EXCERPT PROVIDED below:

Exporting Copper to Asia

Asia is still struggling from its financial meltdown of more than a year ago, and its copper scrap demand is still only about half its 1997 level, said Sam Lee, president of Sam Lee Enterprises Inc. (Westminster, Calif.). In Korea, for example, imports have fallen from more than 20,000 mt a month two years ago to just over 8,000 mt a month this year.

Though certain markets have recovered strongly, industrial and residential construction continue to lag, Lee said. Nevertheless, the market for copper scrap is showing signs of improvement. In his view, the copper scrap export business to Asia will come back “stronger than ever” within six months to a year because “the Asian market is and always will be a net importer of copper scrap.”

Looking at China and Hong Kong, Lee explained that following years of active trade, the Chinese government recently imposed new import restrictions that have temporarily shut down scrap shipments into China. There were several reasons behind this action, he said, with the net result being a “nightmare” for both buyers and sellers, with literally tens of thousands of containers held up at Chinese ports.

End of EXCERPT PROVIDED.

Could you pull out, word for word, the part of the article on exporting copper to Asia that opens with the words containing "Though certain markets" and closes with "at Chinese ports."? The material after this point is separate from the article on exporting copper to Asia.

INFORMATION SHOWN below:

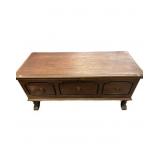 Vintage Cedar Chest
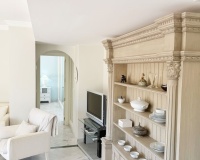 Rynek wtórny - apartment - Marbella - Marbella Centro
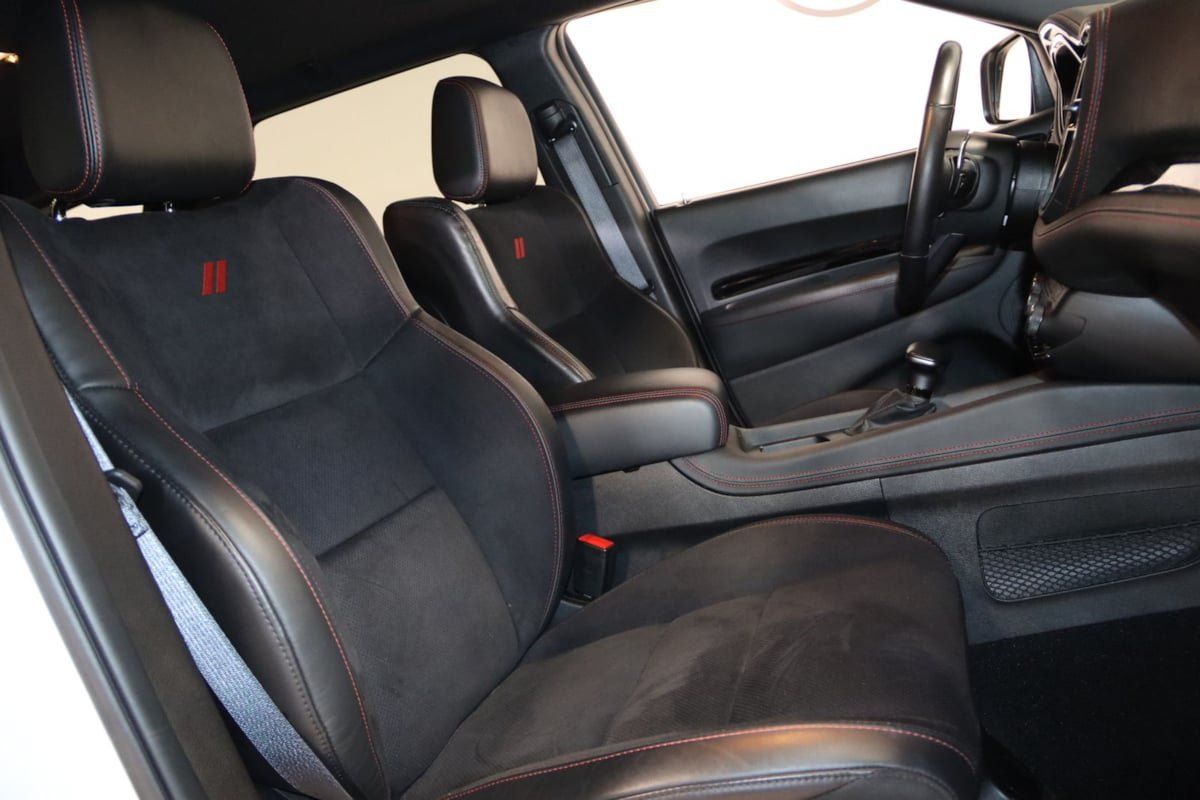 Used 2025 Dodge Durango GT AWD/4WD image 63
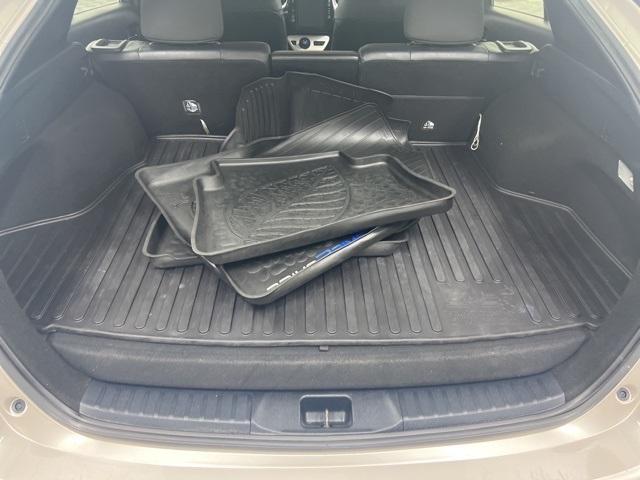 used 2017 Toyota Prius Prime car, priced at $16,900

End of INFORMATION SHOWN.

EXERCISE OUTPUT
Though certain markets have recovered strongly, industrial and residential construction continue to lag, Lee said. Nevertheless, the market for copper scrap is showing signs of improvement. In his view, the copper scrap export business to Asia will come back “stronger than ever” within six months to a year because “the Asian market is and always will be a net importer of copper scrap.”

Looking at China and Hong Kong, Lee explained that following years of active trade, the Chinese government recently imposed new import restrictions that have temporarily shut down scrap shipments into China. There were several reasons behind this action, he said, with the net result being a “nightmare” for both buyers and sellers, with literally tens of thousands of containers held up at Chinese ports.